Elna Schdanoff & Christian Sundgren: Kirje Siperiasta [A letter from Siberia]

17 June 2009 | Mini reviews, Reviews

Kirje SiperiastaKirje Siperiasta [A letter from Siberia]
Finnish translation by Paula Autio
Helsinki: Schildts, 2008. 233 p., ill.
ISBN 978-951-50-1783-3
€ 29, hardback
Swedish original: Brevet från Sibirien
Esbo: Schildts, 1997. 233 p., ill.
ISBN 951-50-0865-4
€ 29, hardback

Kirje Siperiasta is based on letters and memoirs covering a period of more than 80 years by Elna Schdanoff (Russian spelling Zhdanova, 1885–1977). Born in St Petersburg, Elna belonged to a Finland-Swedish family of industrial entrepreneurs in Russia. Her father was director of a Belgian mining and steel company, and after the revolution of 1917, her Russian husband Vadya Zhdanov became the first engineer in the Soviet steel industry.

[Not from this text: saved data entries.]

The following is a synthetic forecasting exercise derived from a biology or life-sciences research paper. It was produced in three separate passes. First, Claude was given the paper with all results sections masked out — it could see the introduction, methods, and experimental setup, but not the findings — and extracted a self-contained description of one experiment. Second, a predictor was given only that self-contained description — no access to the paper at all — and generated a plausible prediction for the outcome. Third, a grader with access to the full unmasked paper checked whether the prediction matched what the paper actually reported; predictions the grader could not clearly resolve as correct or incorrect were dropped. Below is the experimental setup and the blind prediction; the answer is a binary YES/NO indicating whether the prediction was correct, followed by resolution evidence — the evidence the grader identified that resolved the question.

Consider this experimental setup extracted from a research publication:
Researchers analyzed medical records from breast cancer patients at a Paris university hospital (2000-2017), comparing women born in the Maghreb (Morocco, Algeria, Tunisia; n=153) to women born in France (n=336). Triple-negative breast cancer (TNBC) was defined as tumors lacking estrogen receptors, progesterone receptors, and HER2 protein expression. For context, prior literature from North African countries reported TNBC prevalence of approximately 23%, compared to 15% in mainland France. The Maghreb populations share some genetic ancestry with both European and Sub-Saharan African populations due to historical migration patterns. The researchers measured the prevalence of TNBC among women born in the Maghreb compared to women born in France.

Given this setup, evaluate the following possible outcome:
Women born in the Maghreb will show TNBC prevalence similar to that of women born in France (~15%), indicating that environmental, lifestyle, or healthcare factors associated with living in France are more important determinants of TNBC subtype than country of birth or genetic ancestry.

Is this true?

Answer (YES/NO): YES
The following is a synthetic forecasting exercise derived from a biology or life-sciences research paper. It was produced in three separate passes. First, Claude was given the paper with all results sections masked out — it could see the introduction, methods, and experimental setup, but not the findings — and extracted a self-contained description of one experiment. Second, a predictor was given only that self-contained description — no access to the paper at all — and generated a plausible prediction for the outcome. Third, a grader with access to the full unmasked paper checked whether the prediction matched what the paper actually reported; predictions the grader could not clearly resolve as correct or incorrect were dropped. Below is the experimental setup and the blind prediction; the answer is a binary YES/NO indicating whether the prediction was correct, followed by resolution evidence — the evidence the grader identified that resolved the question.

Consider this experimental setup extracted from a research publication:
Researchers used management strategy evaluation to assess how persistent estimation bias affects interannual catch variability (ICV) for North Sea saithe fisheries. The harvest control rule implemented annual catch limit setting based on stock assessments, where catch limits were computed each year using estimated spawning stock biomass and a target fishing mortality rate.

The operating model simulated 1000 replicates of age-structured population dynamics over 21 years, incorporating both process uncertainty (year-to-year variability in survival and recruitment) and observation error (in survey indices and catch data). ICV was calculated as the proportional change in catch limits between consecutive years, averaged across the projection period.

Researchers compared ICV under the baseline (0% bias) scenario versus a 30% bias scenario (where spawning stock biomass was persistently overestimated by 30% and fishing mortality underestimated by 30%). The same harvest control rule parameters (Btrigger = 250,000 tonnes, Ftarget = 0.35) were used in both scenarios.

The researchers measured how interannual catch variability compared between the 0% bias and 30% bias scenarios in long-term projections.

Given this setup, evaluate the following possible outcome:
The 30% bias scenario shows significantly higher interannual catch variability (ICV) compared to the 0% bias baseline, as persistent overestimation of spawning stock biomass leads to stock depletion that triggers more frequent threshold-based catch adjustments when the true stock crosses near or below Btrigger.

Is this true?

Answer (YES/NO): YES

In the whirlwinds of the Revolution the Zhdanovs decided to remain in the Soviet Union. Vadya Zhdanov was executed as a spy during the Stalinist purges of 1938; Elna was sentenced to tens years of forced labour and deportation. According to the book’s editor, Zhdanova’s nephew Christian Sundgren, his aunt’s memoirs were not published in Finland when she wrote them because of the self-censorship of the Finnish press. In addition to the account of her imprisonment, the book generates interest with descriptions of Russian industry before and after the revolution. In the 1950s Zhdanova’s brother finally managed to obtain permission for his sister  to travel to Finland where she remained for the rest of her life.